> _DOCUMENT PASSAGE_

[Start of Attachment]

A lesser writer would have taken the concept behind The Answers and used its strangeness as a vehicle for quirk and comedy. But in Catherine Lacey’s hands, the story is explored with complete seriousness and a mournful melancholy that manages to make even the most exaggerated moments deeply touching.
Mary Parsons needs money. A decade of post-college traveling around the world has resulted in a mountain of debt, and now she is suffering from an endless number of strange medical symptoms that no doctor can diagnose. The only medicine that relieves her pain is an obscure treatment known as Pneuma Adaptive Kinesthesia (PAKing). There is no information on the bizarre treatment that is a mix of massage therapy and meditation, but it works and it is expensive. In desperate need of a second job, Mary responds to a ad for an ominous sounding social experiment. After a series of interviews that require her to answer questions revolving around celebrity culture and a pseudo-psychological profile, Mary is hired. She learns that she will be the Emotional Girlfriend for Kurt Sky, a massively famous actor.
The thing is, Mary has never seen Kurt before. She grew up in the woods with her parents who decided the only way to serve God was to reject modern life, lead by her mentally unstable father who made his life’s work a manifesto that would show the rest of the world the error in their ways. Eventually she is taken in by her aunt, but the wounds of her childhood remain, and eventually she escapes to New York City and doesn’t look back. But still she doesn’t own a TV, doesn’t read magazines, dislikes movies, and is entirely ignorant of mass market/media culture. And in her, Kurt Sky sees the perfect supporting performer for his ambitious social experiment exploring the nature of relationships and love.

[End of Attachment]

> _TASK LIST_
- 1) Condense the review's paragraph that begins "Mary Parsons needs money" into a bulleted list that keeps its main facts.
- 2) Answer from the review:
(a) Who wrote The Answers?
(b) What is the only medicine that relieves Mary's pain?
(c) To what city does Mary eventually escape?

> _SUPPLIED ENTRIES_
[Start of Attachment]

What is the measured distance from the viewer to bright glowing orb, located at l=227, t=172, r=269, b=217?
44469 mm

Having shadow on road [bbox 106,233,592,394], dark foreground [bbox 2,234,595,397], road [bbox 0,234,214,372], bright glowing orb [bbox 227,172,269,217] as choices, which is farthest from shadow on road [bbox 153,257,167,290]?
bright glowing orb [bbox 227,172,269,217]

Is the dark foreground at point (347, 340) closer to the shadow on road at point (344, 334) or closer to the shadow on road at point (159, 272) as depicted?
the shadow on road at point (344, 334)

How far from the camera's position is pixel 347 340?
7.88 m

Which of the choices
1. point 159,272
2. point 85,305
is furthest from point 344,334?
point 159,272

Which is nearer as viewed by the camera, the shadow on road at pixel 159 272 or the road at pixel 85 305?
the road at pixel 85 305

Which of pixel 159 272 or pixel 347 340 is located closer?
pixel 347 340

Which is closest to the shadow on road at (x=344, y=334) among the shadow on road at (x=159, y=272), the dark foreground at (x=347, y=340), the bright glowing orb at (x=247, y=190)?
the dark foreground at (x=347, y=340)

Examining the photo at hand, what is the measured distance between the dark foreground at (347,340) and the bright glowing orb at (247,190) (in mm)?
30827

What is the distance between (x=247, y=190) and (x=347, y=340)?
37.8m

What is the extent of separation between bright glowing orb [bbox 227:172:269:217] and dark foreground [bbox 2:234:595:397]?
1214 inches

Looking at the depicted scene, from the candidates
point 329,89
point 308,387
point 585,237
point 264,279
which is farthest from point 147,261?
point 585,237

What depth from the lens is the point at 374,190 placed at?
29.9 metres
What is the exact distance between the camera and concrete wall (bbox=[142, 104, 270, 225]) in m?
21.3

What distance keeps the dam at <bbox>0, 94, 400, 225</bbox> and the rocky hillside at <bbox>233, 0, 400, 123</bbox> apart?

[End of Attachment]

> _ANSWERS FOR THE EXERCISE_
- 1)
- Mary Parsons has a mountain of debt from a decade of post-college travel around the world.
- She suffers from many strange medical symptoms that no doctor can diagnose.
- Only Pneuma Adaptive Kinesthesia (PAKing), an obscure and expensive mix of massage therapy and meditation, relieves her pain.
- Needing a second job, she answers an ad for an ominous-sounding social experiment.
- After interviews with questions about celebrity culture and a pseudo-psychological profile, she is hired.
- Her role is to be the Emotional Girlfriend for Kurt Sky, a massively famous actor.

- 2)
(a) Catherine Lacey
(b) Pneuma Adaptive Kinesthesia (PAKing)
(c) New York City